### [Problem 1]
Decide whether each statement agrees with the passage on the 1517 jousts, answering yes or no and quoting the deciding words: (a) The King's attendants numbered twenty-five hundred and were dressed in white. (b) The letters on the Duke of Suffolk's band stood for Charles and Mary. (c) Exactly five hundred spears were broken at the jousts.
### [Problem 2]
Carry on the passage on the 1517 jousts past its final sentence.

### [Passage provided]
= Beginning of Section =

Tudor Books, Hall's Chronicle 1517

Hall's Chronicle 1517 is in Hall's Chronicle.

1517 Jousts

In June the King had with him diverse Ambassadors, for solace of whom he prepared a costly jousts, he himself and twelve against the duke of Suffolk and other, twelve his base and bard was the one half cloth of silver, and the other half black tinsel. On the silver was a curious loose work of white velvet embroidered with gold cut on the Silver and every cut engrailed with gold, so that that side was gold, silver and velvet. On the black tinsel side was black velvet embroidered with gold and cut, and every cut was engrailed with flat gold of Damaske. The base and barde were embroidered with great letters of massy gold bullion, full of pearls and stones, marvellous rich: all his company were in like suit, saving that they had no jewels. The king had on his head a ladies sleeve full of diamonds. On the King attended gentlemen, armourers, and other officers to the number of twenty-five hundred persons all in white velvet and white satin, horse and harness for horsemen, caps and hose for footmen, all white at the King's cost. This royally the King and his company with his waiters came to the tilts end.

Then entered the Duke of Suffolk with the Marques Dorset, the Earls of Essex and Surrey, and eight other of his band in bardes and bases of white velvet and crimson satin lozenged, set full of letters of C. M. of gold, for Charles and Mary, and they took the other end of the tilt. Then the Trumpets blew, and the King and the Duke ran fiercely together, and brake many speres, and so did all the other, that it was hard to say who did best: but when the courses were run, they ran volant one at another, so that both by the report of sir Edward Guildford Master of the Armoury, and also of the Judges and Heralds at these jousts were broken five hundred and six spears: and then the King the same night made to the Ambassadors a sumptuous banquet with many riddles and much pastime.

= End of Section =

### [Items listed in a dataset]
= Beginning of Section =

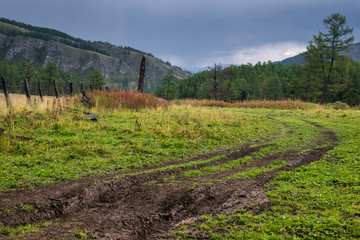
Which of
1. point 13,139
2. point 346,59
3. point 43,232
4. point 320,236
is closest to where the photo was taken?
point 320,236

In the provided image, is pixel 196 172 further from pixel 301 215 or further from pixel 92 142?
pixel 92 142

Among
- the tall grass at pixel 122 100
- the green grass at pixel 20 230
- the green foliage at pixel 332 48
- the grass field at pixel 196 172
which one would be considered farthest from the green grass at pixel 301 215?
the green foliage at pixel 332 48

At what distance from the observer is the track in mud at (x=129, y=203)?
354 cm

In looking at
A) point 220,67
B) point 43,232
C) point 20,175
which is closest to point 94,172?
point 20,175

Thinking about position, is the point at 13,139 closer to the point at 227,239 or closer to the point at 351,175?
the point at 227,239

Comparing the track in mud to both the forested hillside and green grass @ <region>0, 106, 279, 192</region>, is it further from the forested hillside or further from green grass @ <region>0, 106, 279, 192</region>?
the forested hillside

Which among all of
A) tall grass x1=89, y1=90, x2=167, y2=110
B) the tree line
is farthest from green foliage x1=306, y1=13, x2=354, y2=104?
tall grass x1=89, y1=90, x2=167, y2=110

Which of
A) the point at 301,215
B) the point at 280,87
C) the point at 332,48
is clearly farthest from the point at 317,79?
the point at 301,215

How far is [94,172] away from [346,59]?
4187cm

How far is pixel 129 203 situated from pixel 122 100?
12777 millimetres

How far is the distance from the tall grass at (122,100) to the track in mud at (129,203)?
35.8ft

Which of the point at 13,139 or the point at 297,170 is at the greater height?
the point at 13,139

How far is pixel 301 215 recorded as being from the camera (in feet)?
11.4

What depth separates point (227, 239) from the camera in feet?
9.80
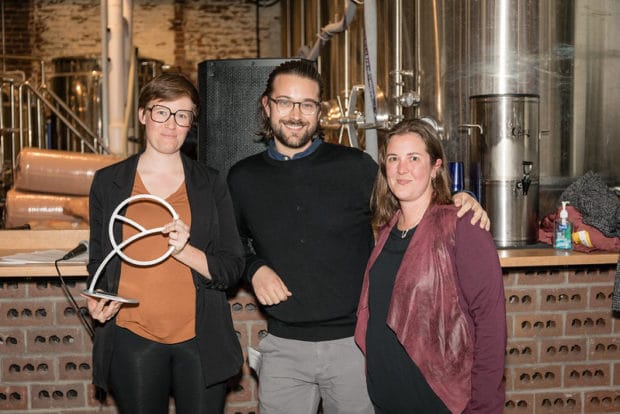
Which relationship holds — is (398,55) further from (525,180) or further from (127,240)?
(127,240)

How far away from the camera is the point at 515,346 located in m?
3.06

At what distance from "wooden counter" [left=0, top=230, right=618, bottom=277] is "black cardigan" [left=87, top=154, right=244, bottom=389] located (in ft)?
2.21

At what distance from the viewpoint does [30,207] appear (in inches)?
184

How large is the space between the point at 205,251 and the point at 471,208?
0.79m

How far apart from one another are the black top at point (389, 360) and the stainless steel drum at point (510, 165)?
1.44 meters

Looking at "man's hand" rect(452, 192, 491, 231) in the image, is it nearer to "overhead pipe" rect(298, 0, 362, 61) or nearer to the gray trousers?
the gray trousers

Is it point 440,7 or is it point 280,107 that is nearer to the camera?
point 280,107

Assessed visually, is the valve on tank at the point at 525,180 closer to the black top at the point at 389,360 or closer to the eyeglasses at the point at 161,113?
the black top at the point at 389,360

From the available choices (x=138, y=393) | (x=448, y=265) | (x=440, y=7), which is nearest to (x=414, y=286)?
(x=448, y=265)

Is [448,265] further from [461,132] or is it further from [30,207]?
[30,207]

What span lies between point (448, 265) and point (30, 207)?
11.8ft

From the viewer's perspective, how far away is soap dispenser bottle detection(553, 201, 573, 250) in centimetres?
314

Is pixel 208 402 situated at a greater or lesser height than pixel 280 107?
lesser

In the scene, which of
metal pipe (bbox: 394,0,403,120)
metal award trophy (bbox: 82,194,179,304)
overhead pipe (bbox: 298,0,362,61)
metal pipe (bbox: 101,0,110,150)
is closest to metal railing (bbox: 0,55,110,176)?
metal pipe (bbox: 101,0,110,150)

= End of Section =
= Beginning of Section =

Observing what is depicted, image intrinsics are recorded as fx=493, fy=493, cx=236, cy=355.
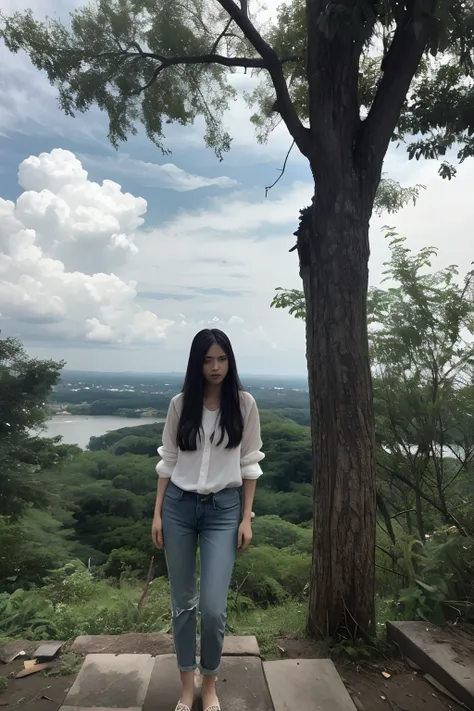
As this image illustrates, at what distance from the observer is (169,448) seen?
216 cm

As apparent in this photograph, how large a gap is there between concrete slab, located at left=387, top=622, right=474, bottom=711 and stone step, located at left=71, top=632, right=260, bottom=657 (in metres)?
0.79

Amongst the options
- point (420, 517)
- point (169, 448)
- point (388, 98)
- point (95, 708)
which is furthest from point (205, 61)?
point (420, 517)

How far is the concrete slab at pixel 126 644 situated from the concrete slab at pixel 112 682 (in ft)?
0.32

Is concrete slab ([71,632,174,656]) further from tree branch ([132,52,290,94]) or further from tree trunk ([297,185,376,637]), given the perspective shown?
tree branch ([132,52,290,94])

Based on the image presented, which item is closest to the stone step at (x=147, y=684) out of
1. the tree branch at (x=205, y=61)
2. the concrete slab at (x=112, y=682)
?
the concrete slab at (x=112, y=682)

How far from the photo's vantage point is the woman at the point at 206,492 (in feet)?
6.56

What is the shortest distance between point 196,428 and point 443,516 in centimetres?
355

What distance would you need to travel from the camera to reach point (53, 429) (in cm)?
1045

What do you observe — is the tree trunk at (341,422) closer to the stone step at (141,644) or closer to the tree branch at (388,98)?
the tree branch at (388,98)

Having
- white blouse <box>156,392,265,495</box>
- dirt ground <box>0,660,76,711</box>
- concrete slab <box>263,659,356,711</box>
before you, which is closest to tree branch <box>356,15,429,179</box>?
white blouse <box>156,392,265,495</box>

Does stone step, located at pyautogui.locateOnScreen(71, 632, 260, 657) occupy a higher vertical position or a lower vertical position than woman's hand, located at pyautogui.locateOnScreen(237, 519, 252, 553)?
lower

= End of Section =

### [Answer area 1]
(a) Yes: "to the number of twenty-five hundred persons all in white velvet and white satin"
(b) Yes: "set full of letters of C. M. of gold, for Charles and Mary"
(c) No: "were broken five hundred and six spears"

### [Answer area 2]
After this great triumph, the king appointed his guests for his pastime this summer, but suddenly there came a plague of sickness, called the sweating sickness, that turned all his purpose. This malady was so cruel that it killed some within three hours, some within two hours, some merry at diner and dead at supper. Many died in the King's Court, the Lord Clinton, the Lord Grey of Wilton, and many knights, Gentlemen and officers. For this plague Michaelmas term was adjourned and because that this malady continued from July to the middle of December, the King kept himself ever with a small company, and kept no solemn Christmas, willing to have no resort for fear of infection: but much lamented the number of his people, for in some one town half the people died, and in some other town the third part, the Sweat was so fervent and infectious.